Societal Cost Tests and Greenhouse Gas Adder

An October 9, 2015 Administrative Law Judge Ruling introduced a four-phase Commission staff proposal for updating the Commission’s cost-effectiveness framework:

  • Phase 1: Improve the existing cost-effectiveness framework.
  • Phase 2: Coordinate with the Distributed Resources Plan proceeding (Rulemaking (R.) 14-08-013) to improve the relationship between cost-effectiveness and actual system conditions.
  • Phase 3: Develop improved cost-effectiveness models and methods to more accurately reflect California policies and goals.
  • Phase 4: Expand the demand-side cost-effectiveness framework, in coordination with supply-side models, to create an all-source, all-technology valuation framework.

The CPUC Energy Division later developed a proposal, “Distributed Energy Resources Cost Effectiveness Evaluation: Societal Cost Test, Greenhouse Gas Adder, and Greenhouse Gas Co-Benefits” (Staff SCT Proposal).
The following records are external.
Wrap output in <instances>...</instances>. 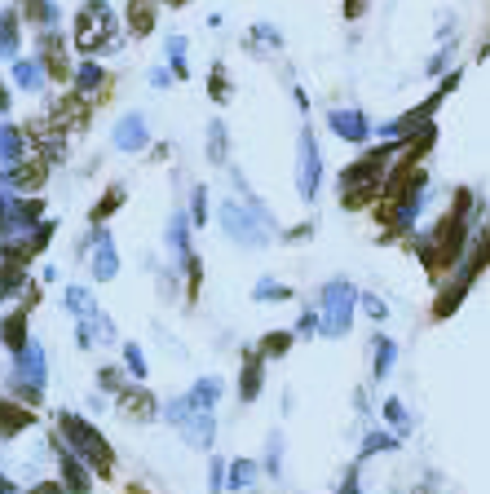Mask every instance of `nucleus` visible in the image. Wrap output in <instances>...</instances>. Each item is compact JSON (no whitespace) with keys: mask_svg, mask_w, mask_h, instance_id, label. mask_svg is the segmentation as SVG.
<instances>
[{"mask_svg":"<svg viewBox=\"0 0 490 494\" xmlns=\"http://www.w3.org/2000/svg\"><path fill=\"white\" fill-rule=\"evenodd\" d=\"M107 9L102 4H93V9H84V18H80V45L84 49H98V45H107Z\"/></svg>","mask_w":490,"mask_h":494,"instance_id":"1","label":"nucleus"},{"mask_svg":"<svg viewBox=\"0 0 490 494\" xmlns=\"http://www.w3.org/2000/svg\"><path fill=\"white\" fill-rule=\"evenodd\" d=\"M54 115H57V128H84L89 124V102L75 98V93H62Z\"/></svg>","mask_w":490,"mask_h":494,"instance_id":"2","label":"nucleus"},{"mask_svg":"<svg viewBox=\"0 0 490 494\" xmlns=\"http://www.w3.org/2000/svg\"><path fill=\"white\" fill-rule=\"evenodd\" d=\"M128 22H133V36H146L155 27V4L151 0H128Z\"/></svg>","mask_w":490,"mask_h":494,"instance_id":"3","label":"nucleus"},{"mask_svg":"<svg viewBox=\"0 0 490 494\" xmlns=\"http://www.w3.org/2000/svg\"><path fill=\"white\" fill-rule=\"evenodd\" d=\"M27 424H31V415H27L22 406L0 402V438H9V433H18V429H27Z\"/></svg>","mask_w":490,"mask_h":494,"instance_id":"4","label":"nucleus"},{"mask_svg":"<svg viewBox=\"0 0 490 494\" xmlns=\"http://www.w3.org/2000/svg\"><path fill=\"white\" fill-rule=\"evenodd\" d=\"M124 415H133V420H151V415H155V402H151L146 393H124Z\"/></svg>","mask_w":490,"mask_h":494,"instance_id":"5","label":"nucleus"},{"mask_svg":"<svg viewBox=\"0 0 490 494\" xmlns=\"http://www.w3.org/2000/svg\"><path fill=\"white\" fill-rule=\"evenodd\" d=\"M45 172H49L45 160H31L27 168H18V172H13V181H18V186H40V181H45Z\"/></svg>","mask_w":490,"mask_h":494,"instance_id":"6","label":"nucleus"},{"mask_svg":"<svg viewBox=\"0 0 490 494\" xmlns=\"http://www.w3.org/2000/svg\"><path fill=\"white\" fill-rule=\"evenodd\" d=\"M4 335H9V344H13V349H22V335H27V323H22V314H13V318H9Z\"/></svg>","mask_w":490,"mask_h":494,"instance_id":"7","label":"nucleus"},{"mask_svg":"<svg viewBox=\"0 0 490 494\" xmlns=\"http://www.w3.org/2000/svg\"><path fill=\"white\" fill-rule=\"evenodd\" d=\"M119 199H124V195H119V190H110L107 199H102V208H98V212H93V221H107L110 212H115V208H119Z\"/></svg>","mask_w":490,"mask_h":494,"instance_id":"8","label":"nucleus"},{"mask_svg":"<svg viewBox=\"0 0 490 494\" xmlns=\"http://www.w3.org/2000/svg\"><path fill=\"white\" fill-rule=\"evenodd\" d=\"M345 13H349V18H358V13H363V0H345Z\"/></svg>","mask_w":490,"mask_h":494,"instance_id":"9","label":"nucleus"},{"mask_svg":"<svg viewBox=\"0 0 490 494\" xmlns=\"http://www.w3.org/2000/svg\"><path fill=\"white\" fill-rule=\"evenodd\" d=\"M31 494H62L57 486H40V490H31Z\"/></svg>","mask_w":490,"mask_h":494,"instance_id":"10","label":"nucleus"},{"mask_svg":"<svg viewBox=\"0 0 490 494\" xmlns=\"http://www.w3.org/2000/svg\"><path fill=\"white\" fill-rule=\"evenodd\" d=\"M128 494H146V490H142V486H128Z\"/></svg>","mask_w":490,"mask_h":494,"instance_id":"11","label":"nucleus"},{"mask_svg":"<svg viewBox=\"0 0 490 494\" xmlns=\"http://www.w3.org/2000/svg\"><path fill=\"white\" fill-rule=\"evenodd\" d=\"M168 4H186V0H168Z\"/></svg>","mask_w":490,"mask_h":494,"instance_id":"12","label":"nucleus"}]
</instances>
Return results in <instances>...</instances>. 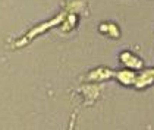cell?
<instances>
[{
  "label": "cell",
  "mask_w": 154,
  "mask_h": 130,
  "mask_svg": "<svg viewBox=\"0 0 154 130\" xmlns=\"http://www.w3.org/2000/svg\"><path fill=\"white\" fill-rule=\"evenodd\" d=\"M120 61L128 66V67H132V69H141L142 67V60L138 59L137 56H134L129 51H123L120 54Z\"/></svg>",
  "instance_id": "cell-1"
},
{
  "label": "cell",
  "mask_w": 154,
  "mask_h": 130,
  "mask_svg": "<svg viewBox=\"0 0 154 130\" xmlns=\"http://www.w3.org/2000/svg\"><path fill=\"white\" fill-rule=\"evenodd\" d=\"M116 78H118L122 83H125V85H131V83L137 82V76H135V73H132V72H129V70L118 72V73H116Z\"/></svg>",
  "instance_id": "cell-2"
},
{
  "label": "cell",
  "mask_w": 154,
  "mask_h": 130,
  "mask_svg": "<svg viewBox=\"0 0 154 130\" xmlns=\"http://www.w3.org/2000/svg\"><path fill=\"white\" fill-rule=\"evenodd\" d=\"M100 31H101V32H107L110 37H118L119 35L118 26L113 25V24H103L100 26Z\"/></svg>",
  "instance_id": "cell-3"
}]
</instances>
A workshop was held to discuss the proposal on September 22, 2016.

The Judge issued a subsequent Ruling on April 3, 2017 proposing an interim Greenhouse Gas Adder given the urgency of updating the Avoided Cost Calculator before the next Energy Efficiency Potential and Goals Study. The adder would be used in the Avoided Cost Calculator when analyzing the cost-effectiveness of distributed energy resources. The Ruling included a proposal from the Energy Division that assigned a value of the adder from 2018 to 2030 based on outputs from the RESOLVE model, based on unspecified inputs and assumptions. After receiving party comment, the Commission issued Decision (D.) 17-08-022 on August 24, 2017 that adopted a series of values based upon the California Air Resources Board Cap-and-Trade Allowance Price Containment Reserve (APCR) Price as an interim greenhouse gas adder value with a sunset date of May 1, 2018, with the option to extend for up to one year. Development of a permanent greenhouse gas adder would be considered in the future, in coordination with the Integrated Resource Planning proceeding (R.16-02-007).

ORA Position

In response to the ALJ Ruling regarding a Societal Cost Test (SCT), ORA recommended the Commission should continue work to elaborate the SCT to use as a key measure of DER cost-effectiveness and adopt guiding principles to orient its reexamination of the DER cost-effectiveness framework. ORA recommended that the cost-effectiveness framework should be consistent with state policy goals and objectives and consistent across DERs to enable optimal allocation of resources. Furthermore, ratepayer funded DERs should broadly benefit society as a whole, while guarantying that ratepayers do not bear an unreasonable burden for California’s societal goals and benefit both program participants and non-participants. ORA also underlined that the cost-effectiveness tests chosen should be based on the DER’s respective intended use. Finally, ORA agreed that cost-effectiveness should be evaluated before approval of rate-payer funded DERs, but that the Commission should also require verification of the cost-effectiveness after projects are implemented.

In response to the Energy Division Staff SCT proposal, ORA commented that the RESOLVE model's inputs and assumptions have not been published by Staff, vetted by stakeholders, or entered into the record of R.16-02-007. The Utilities and ORA recommend the use of the Cap-and-Trade APCR Price as an interim value for the greenhouse gas adder. The Cap-and-Trade APCR Price is a cost-containment mechanism, which includes a set-aside pool of allowances that can only be purchased by covered entities at set prices. ORA supported the adoption of a date certain for the interim value to end. ORA suggested this sunset date should be either the deadline for the next scheduled update of the avoided cost calculator or the adoption of an applicable greenhouse gas abatement marginal cost in R.16-02-007.